Say how many lines of the material below contain the word "Eudorcas", with no other words.

-- Material supplied follows --

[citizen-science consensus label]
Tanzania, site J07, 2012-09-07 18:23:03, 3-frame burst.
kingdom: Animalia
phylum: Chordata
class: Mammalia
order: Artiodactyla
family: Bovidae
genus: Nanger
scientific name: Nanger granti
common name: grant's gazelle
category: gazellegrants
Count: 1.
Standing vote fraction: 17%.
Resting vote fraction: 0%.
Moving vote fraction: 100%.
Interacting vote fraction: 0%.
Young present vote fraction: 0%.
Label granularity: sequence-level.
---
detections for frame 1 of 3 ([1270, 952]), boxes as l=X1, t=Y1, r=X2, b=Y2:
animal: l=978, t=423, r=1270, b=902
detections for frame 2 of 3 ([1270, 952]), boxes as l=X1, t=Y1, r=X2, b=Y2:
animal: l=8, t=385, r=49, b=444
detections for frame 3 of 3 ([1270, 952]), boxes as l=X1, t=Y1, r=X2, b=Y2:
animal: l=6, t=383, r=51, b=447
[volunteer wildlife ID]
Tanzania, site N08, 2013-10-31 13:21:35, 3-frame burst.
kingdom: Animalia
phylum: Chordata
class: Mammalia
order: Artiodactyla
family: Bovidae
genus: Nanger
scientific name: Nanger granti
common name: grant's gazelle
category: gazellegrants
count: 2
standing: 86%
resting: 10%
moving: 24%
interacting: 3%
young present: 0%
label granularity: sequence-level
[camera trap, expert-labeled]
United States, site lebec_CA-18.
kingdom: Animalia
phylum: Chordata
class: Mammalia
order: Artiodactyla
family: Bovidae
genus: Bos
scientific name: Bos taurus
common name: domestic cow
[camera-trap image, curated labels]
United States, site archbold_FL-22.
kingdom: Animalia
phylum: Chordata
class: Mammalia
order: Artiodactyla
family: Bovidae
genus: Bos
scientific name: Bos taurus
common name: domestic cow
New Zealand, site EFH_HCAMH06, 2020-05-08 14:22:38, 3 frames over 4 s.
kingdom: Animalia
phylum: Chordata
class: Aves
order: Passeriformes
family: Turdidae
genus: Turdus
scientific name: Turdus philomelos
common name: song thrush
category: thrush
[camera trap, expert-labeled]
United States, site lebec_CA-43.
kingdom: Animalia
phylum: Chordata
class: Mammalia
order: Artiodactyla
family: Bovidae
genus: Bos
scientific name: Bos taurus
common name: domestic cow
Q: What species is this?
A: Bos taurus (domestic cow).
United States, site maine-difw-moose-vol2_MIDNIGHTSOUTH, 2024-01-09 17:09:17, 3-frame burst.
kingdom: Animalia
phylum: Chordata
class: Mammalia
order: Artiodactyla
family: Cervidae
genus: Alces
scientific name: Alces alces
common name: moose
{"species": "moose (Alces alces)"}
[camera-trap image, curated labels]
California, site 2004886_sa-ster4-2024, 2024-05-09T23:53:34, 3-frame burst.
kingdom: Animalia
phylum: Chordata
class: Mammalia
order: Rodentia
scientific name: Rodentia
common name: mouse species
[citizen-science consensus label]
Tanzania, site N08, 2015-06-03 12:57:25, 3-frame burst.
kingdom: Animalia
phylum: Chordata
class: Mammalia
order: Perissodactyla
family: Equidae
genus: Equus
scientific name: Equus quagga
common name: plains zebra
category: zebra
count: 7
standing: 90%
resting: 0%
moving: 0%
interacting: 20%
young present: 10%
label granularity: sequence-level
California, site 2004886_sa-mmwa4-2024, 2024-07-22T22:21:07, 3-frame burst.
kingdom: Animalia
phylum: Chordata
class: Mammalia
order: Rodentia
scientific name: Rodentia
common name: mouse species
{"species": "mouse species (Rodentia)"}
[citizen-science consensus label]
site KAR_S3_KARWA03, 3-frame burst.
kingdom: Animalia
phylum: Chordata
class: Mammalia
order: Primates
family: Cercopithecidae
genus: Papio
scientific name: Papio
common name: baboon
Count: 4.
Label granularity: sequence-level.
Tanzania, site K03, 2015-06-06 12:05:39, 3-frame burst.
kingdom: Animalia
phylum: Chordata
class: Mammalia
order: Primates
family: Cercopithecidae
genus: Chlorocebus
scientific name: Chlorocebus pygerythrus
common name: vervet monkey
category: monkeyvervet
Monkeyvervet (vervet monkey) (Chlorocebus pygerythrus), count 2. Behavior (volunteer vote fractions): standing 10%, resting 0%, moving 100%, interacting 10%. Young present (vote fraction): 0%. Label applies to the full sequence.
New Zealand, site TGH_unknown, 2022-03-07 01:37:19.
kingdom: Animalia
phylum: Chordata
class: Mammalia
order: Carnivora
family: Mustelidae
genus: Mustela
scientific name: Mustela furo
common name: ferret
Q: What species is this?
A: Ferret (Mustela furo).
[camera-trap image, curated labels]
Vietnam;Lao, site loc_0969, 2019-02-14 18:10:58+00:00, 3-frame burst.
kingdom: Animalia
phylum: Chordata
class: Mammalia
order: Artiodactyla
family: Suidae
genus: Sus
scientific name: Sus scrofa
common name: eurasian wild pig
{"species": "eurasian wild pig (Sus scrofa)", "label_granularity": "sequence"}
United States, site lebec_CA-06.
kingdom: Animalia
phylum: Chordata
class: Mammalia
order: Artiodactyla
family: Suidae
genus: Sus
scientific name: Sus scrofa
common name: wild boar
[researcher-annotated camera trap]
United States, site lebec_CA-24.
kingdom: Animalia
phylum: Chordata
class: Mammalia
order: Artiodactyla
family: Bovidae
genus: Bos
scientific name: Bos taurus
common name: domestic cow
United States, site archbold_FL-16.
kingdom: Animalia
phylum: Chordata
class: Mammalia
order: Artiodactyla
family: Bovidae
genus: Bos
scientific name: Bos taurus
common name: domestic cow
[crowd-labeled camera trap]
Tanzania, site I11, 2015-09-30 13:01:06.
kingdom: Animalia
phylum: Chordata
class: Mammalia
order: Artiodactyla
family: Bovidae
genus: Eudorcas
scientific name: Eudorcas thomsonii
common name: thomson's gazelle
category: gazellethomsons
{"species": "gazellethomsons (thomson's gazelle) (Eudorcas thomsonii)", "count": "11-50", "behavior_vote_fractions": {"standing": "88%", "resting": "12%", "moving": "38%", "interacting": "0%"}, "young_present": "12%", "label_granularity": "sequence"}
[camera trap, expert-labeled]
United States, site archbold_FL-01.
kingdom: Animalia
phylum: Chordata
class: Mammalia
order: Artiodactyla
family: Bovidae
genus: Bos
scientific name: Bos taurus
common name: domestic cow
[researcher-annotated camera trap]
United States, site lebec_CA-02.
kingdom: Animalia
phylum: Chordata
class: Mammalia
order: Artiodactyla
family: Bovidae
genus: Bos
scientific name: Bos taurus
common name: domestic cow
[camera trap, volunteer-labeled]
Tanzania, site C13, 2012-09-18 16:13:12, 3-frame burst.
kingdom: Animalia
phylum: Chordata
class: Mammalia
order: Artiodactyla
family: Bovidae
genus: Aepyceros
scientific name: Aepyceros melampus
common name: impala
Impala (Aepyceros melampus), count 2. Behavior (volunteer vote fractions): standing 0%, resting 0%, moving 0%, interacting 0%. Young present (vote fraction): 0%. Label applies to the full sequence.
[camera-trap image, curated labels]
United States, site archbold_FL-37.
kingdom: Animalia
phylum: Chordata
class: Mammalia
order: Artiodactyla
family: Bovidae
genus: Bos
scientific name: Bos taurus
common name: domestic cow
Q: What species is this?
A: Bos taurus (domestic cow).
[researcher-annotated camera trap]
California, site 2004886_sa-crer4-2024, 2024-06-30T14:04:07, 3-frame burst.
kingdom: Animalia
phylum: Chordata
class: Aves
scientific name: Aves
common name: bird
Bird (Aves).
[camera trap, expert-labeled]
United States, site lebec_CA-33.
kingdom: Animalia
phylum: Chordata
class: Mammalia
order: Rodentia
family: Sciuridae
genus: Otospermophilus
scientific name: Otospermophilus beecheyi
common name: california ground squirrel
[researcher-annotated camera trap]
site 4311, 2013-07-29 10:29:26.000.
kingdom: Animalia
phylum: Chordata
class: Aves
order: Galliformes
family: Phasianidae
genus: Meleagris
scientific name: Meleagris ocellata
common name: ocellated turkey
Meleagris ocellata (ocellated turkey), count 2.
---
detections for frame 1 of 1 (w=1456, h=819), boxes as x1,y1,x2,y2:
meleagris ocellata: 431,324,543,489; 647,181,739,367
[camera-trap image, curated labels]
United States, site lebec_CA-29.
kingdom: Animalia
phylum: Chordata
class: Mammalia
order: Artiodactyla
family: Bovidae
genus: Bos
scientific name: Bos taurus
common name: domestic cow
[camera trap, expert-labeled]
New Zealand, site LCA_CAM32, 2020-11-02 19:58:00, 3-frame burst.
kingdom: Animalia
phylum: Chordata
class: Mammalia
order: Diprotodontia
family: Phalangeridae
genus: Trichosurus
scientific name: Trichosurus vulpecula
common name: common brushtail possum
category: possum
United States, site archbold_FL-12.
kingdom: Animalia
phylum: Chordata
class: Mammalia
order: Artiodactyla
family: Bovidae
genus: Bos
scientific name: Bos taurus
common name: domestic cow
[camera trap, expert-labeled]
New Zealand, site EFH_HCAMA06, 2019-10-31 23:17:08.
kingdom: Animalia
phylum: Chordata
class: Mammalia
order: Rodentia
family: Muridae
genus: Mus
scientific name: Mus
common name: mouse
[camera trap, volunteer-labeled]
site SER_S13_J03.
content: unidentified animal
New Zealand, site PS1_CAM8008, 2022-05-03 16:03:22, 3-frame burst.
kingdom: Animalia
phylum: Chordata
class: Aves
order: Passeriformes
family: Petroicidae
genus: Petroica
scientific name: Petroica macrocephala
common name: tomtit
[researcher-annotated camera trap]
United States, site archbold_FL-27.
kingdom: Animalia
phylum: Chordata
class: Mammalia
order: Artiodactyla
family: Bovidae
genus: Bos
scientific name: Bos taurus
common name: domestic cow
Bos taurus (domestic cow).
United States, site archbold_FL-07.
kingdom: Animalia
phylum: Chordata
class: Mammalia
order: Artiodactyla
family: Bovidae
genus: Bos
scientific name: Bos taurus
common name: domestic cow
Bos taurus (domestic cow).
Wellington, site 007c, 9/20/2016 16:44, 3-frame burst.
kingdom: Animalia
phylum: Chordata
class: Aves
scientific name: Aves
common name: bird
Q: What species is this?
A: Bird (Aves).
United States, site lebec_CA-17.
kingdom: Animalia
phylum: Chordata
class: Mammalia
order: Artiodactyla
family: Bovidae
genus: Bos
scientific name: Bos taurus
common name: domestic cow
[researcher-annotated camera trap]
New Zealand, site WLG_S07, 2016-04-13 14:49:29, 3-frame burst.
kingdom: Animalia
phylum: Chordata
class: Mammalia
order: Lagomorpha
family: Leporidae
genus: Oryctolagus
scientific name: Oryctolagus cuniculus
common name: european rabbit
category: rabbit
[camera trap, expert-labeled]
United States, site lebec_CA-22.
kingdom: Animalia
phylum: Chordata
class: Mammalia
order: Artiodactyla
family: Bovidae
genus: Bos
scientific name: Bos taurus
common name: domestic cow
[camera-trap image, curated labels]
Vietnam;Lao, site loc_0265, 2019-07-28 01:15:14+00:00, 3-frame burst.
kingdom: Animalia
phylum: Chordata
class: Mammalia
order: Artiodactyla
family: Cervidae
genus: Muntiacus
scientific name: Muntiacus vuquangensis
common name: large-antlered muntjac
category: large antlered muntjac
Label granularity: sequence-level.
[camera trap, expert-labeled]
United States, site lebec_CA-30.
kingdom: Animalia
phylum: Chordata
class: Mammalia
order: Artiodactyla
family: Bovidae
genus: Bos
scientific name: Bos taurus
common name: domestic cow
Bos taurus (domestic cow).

-- Material supplied concluded --

• Exercise solution: 3